Yet these successes cost ordinary Russians dearly. The lack of purchasing power in the impoverished population and the reduction of state subsidies brought entire branches of the economy to a halt, primarily in the military-industrial complex and also among producers of consumer goods, who could not stand the competition from Western manufacturers who were flooding the country with everything that ordinary Russians had lacked, and craved, for so long. Western clothing, cars, and electronics were in great demand by anyone who could afford them.

Unfortunately, fewer and fewer had the money to buy them. Millions fell below the poverty line. Civil servants—teachers, doctors, officials, police—were not paid for months at a time. Taxes were not collected, since the tax service was still being created (there had been no taxes in the Soviet system). The intelligentsia in the universities and science labs lost faith in democracy. Crime rose. The army grumbled. Capitalism and the market lost their appeal. More and more Russians thought nostalgically about the good old days of the USSR.

On the other hand, freedom flourished. After seventy years of Communist dictatorship, journalists could write what they wanted, there were no more political prisoners, anyone could get a passport to travel abroad, voters could pick among a dozen political parties, and eighty-six regions and ethnic republics of the Russian Federation gained self-rule and could go about their business without interference from the Kremlin.

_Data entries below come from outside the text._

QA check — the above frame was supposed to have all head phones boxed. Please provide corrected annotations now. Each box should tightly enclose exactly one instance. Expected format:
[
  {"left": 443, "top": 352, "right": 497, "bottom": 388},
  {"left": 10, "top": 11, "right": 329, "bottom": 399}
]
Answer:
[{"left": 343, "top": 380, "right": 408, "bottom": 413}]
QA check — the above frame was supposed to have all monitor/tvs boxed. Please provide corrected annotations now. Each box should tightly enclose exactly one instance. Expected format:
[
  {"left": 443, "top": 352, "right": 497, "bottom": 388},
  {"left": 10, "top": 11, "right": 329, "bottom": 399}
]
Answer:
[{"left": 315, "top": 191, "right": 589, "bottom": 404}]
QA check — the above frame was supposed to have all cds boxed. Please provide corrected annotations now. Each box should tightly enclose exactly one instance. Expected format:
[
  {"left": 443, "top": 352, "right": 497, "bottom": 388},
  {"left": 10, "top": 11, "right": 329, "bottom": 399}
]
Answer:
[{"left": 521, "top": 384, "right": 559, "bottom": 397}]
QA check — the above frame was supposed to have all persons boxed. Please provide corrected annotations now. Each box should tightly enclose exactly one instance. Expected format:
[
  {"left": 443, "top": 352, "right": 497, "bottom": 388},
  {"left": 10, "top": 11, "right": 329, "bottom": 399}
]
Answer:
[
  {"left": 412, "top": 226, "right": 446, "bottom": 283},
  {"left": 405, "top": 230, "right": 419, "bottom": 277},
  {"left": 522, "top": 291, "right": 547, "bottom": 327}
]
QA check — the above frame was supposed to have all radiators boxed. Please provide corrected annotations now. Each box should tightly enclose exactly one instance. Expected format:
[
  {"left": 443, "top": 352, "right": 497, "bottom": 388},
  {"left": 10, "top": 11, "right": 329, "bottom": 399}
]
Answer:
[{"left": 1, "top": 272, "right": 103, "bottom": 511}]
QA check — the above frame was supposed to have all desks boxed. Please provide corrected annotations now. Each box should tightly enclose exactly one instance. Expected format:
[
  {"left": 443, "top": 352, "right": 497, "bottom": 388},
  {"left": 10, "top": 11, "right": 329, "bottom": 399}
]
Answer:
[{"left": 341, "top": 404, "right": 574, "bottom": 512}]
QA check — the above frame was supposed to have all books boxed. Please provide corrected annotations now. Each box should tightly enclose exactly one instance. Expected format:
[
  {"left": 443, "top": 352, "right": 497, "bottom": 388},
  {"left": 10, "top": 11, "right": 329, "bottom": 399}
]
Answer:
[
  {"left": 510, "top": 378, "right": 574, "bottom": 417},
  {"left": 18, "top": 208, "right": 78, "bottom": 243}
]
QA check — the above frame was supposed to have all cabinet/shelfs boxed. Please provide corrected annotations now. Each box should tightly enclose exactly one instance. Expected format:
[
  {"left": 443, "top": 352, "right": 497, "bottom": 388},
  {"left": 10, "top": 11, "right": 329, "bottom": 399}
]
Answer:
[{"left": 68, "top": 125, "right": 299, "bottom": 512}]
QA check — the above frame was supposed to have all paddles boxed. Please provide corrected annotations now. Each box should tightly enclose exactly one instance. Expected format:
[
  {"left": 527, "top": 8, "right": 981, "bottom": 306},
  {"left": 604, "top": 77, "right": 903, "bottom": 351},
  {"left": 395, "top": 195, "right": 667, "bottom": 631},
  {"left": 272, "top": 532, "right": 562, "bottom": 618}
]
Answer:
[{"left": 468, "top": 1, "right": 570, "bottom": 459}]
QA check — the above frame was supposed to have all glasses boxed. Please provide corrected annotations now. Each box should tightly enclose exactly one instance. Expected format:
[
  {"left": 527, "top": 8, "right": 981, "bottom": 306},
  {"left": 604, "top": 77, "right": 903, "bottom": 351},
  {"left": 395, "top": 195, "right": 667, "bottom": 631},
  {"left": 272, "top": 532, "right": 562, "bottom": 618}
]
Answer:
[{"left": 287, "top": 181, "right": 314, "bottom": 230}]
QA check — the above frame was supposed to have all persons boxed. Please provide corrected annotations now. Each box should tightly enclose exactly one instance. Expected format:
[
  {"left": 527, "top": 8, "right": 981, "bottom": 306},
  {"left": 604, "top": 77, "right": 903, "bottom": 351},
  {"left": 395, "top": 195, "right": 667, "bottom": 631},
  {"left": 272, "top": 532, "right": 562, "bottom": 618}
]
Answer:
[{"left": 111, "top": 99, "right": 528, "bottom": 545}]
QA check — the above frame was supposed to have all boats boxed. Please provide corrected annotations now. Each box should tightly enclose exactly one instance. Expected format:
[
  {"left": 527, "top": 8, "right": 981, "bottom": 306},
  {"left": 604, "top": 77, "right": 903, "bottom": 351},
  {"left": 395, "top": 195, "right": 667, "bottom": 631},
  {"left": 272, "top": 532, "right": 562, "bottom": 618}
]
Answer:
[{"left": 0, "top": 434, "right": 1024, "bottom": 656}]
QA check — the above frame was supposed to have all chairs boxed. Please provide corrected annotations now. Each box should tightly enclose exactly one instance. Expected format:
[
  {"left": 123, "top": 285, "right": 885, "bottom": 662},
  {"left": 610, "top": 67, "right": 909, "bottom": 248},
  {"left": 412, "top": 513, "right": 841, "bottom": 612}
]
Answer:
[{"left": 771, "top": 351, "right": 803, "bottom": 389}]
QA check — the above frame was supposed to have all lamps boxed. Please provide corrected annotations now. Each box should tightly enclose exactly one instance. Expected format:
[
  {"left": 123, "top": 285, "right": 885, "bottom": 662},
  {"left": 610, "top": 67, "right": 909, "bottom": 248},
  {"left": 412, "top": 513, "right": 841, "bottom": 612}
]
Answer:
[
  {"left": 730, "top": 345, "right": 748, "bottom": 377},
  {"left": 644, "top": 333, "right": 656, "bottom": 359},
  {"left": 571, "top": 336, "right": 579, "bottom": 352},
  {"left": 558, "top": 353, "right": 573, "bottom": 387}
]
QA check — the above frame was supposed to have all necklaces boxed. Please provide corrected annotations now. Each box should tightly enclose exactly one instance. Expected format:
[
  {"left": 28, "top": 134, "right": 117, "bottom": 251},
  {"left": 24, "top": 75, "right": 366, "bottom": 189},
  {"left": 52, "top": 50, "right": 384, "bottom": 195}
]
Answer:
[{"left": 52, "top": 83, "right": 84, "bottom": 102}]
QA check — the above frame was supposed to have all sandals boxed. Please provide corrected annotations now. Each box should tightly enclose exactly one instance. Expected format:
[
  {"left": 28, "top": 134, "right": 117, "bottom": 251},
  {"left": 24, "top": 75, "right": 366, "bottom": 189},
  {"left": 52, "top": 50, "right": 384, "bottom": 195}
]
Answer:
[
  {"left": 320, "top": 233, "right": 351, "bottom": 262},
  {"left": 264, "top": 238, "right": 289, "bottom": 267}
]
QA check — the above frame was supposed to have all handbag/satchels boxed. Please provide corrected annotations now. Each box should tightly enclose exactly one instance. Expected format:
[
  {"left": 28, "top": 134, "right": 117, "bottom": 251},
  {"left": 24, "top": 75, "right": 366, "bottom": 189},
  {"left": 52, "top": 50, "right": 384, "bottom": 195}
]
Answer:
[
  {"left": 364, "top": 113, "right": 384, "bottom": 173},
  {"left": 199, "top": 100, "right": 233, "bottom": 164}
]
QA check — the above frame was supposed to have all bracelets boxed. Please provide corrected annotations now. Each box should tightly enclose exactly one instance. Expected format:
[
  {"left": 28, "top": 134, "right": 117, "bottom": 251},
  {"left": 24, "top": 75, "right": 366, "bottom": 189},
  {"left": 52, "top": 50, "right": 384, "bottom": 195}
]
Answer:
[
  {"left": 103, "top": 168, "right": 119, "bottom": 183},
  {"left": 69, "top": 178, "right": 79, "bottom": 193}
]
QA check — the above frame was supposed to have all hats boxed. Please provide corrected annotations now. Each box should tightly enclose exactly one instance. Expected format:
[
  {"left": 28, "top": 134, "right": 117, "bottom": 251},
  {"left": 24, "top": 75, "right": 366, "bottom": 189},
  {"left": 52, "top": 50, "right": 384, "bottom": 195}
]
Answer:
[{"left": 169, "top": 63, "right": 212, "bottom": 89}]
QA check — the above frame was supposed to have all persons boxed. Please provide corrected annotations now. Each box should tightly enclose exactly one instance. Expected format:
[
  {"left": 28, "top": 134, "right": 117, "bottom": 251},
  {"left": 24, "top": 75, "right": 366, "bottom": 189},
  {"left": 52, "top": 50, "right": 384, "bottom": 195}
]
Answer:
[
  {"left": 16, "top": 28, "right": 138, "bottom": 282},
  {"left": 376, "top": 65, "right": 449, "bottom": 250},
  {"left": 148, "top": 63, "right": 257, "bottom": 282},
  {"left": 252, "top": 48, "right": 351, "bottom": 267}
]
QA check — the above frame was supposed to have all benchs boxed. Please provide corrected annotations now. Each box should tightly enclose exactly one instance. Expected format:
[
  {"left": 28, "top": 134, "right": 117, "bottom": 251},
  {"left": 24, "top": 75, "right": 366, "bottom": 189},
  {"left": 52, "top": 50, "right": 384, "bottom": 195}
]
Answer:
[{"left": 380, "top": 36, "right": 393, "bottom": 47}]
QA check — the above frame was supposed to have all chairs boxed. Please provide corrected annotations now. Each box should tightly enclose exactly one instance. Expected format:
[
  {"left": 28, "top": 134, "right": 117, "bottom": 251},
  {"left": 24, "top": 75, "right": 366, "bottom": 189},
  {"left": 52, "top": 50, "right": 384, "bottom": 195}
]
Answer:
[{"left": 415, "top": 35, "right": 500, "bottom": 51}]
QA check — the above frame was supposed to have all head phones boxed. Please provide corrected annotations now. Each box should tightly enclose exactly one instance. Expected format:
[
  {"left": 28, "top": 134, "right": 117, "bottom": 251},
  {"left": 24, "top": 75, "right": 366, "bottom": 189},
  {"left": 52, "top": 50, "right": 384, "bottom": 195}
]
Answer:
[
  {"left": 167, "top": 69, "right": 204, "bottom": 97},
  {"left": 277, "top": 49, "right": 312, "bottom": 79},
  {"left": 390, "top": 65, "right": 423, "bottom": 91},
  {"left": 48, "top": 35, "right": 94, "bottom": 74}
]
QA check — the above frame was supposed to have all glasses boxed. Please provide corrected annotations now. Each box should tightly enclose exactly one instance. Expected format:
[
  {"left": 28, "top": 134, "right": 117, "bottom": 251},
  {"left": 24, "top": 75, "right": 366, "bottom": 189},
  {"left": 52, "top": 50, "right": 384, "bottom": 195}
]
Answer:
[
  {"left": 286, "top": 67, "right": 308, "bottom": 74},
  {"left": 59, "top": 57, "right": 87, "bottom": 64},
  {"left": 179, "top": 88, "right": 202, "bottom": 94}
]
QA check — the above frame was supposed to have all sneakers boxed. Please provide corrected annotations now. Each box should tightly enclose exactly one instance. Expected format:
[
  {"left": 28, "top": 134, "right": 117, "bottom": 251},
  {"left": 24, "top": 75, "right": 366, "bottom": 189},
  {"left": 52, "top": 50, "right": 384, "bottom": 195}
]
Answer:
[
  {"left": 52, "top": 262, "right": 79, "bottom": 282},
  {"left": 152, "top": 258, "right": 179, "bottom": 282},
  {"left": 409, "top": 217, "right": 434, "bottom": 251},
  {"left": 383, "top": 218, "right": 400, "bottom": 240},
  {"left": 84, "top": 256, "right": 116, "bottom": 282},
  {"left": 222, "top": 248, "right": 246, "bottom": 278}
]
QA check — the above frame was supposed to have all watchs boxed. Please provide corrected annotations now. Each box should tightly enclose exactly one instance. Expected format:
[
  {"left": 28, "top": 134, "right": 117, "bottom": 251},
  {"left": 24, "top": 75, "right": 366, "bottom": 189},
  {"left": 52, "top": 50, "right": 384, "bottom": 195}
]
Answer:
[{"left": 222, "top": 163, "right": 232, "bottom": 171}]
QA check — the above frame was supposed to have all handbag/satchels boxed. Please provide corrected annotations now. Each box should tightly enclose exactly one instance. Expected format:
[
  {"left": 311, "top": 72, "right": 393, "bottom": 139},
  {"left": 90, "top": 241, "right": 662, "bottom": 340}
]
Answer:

Yeltsin’s main dilemma throughout his entire administration was just how far he was willing to violate democracy in order to save it. In fall 1993, the Supreme Soviet—the parliament, which was still full of ex-Soviet apparatchiks—had blocked his reforms and called on federal regions to rebel. Yeltsin disbanded the legislature and sent tanks to smoke out the deputies who barricaded themselves inside; 140 died in the melee. It was a tough choice, but the alternative had seemed worse: total economic collapse and political implosion.

The Communists did not quit. As Yeltsin’s presidential term continued, he was opposed once again by a newly elected hostile parliament, the Duma, where the tone was set by Communists as well as the neo-fascist party of Vladimir Zhirinovsky, who openly advocated an authoritarian model of government. There was every reason to expect the coming presidential election to be a catastrophe: Gennady Zyuganov, the Communist candidate, was polling in the 30 percent range as Yeltsin’s numbers plunged into single digits by the onset of the Chechen War.

Berezovsky had gained entrée into the Kremlin inner circle just a few months previously. He was forty-six years old. The journalist Valentin Yumashev, who had ghost-written the president’s memoirs and subsequently married Yeltsin’s daughter Tatyana, introduced Berezovsky to two of Yeltsin’s entourage: his chief of staff, Viktor Ilyushin, a liberal, and Gen. Alexander Korzhakov, the chief of Kremlin security, called the Federal Service of Okhrana (FSO), the agency that supplied bodyguards to federal bureaucrats. Korzhakov’s power, however, reached far beyond security; he was the de facto representative of all the secret services and the intelligence community in the Kremlin.

The pressing concern among all of Yeltsin’s people was the presidential election in 1996. With every passing week Yeltsin’s chances of winning a second term seemed worse.

After reviewing the situation, Boris Berezovsky came up with a fresh idea: use the senescent Soviet television—Channel One, broadcasting to 200 million people across ten time zones—to work for Yeltsin’s reelection campaign. Thus was born ORT; the initials in Russian stand for Russian Public Television, a.k.a. Berezovsky’s channel.

Before Boris, Channel One used to be Ostankino TV, a mosaic of studios and programs that the Duma Communists were trying to get their hands on, insisting that state TV should be subordinate to the legislative branch. At the time, the only private—and the best managed—network in the country was NTV, owned by Vladimir Gusinsky, which held roughly 15 percent of market share. But it was clear that whoever controlled Channel One would have access to the majority of Russia’s viewers. Berezovsky convinced Ilyushin and Korzhakov that he was the man who could control the airwaves for the benefit of the reforms and the president.